In principle a prediction market should generate more accurate predictions than a simple poll.  For example, in an election, the outcome of a poll should be known to the traders and incorporated into their trades.  But in practice, the advantage of prediction markets is small, or so suggests a new study.

In a new study, Daniel Reeves, Duncan Watts, Dave Pennock and I compare the performance of prediction markets to conventional means of forecasting, namely polls and statistical models. Examining thousands of sporting and movie events, we find that the relative advantage of prediction markets is remarkably small. For example, the Las Vegas market for professional football is only 3% more accurate in predicting final game scores than a simple, three parameter statistical model, and the market is only 1% better than a poll of football enthusiasts.
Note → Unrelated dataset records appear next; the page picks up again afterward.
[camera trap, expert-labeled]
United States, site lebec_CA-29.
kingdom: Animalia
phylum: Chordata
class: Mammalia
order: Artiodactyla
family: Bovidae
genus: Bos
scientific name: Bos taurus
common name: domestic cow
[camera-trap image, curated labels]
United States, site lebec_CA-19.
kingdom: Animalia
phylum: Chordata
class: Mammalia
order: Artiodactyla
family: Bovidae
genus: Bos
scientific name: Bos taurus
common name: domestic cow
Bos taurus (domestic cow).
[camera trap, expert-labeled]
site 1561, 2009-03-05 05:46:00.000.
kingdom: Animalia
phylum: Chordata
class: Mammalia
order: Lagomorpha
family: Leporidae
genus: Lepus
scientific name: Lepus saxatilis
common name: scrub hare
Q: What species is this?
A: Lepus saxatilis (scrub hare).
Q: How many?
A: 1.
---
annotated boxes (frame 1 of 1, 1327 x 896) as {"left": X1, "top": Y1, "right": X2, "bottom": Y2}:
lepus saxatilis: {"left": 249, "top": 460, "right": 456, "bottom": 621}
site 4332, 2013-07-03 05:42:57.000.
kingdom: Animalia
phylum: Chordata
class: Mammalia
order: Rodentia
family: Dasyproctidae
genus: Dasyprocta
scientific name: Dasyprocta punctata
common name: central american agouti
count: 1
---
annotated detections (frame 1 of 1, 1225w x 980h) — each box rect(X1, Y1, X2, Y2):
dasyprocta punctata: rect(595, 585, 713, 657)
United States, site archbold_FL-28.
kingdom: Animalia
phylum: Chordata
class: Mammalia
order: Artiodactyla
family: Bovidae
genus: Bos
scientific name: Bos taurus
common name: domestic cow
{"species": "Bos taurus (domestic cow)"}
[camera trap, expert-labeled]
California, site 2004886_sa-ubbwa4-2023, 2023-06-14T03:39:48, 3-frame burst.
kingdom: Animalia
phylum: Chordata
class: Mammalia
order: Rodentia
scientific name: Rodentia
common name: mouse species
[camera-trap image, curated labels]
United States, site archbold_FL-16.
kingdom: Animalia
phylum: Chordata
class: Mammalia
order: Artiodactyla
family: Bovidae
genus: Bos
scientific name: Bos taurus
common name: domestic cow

More here. My view is that there is no theoretical reason for interpreting a market price in a prediction market as a probability. That is, if Coakley is trading at 75 cents there is no reason to interpret that as a 75 percent probability that Coakley will win.  At best there is an ordinal relationship:  a higher price means a higher probability.  Likewise with a poll.

Studies like these should instead be measuring the conditional probability of an event given the price observed in the market.  Because, even an “innacurate” prediction can be a very good one.  To take an extreme case the market might always underprice the probability of a Coakley win by 25%.  But then by dividing the market price by .75 we can infer the right probability with perfect accuracy.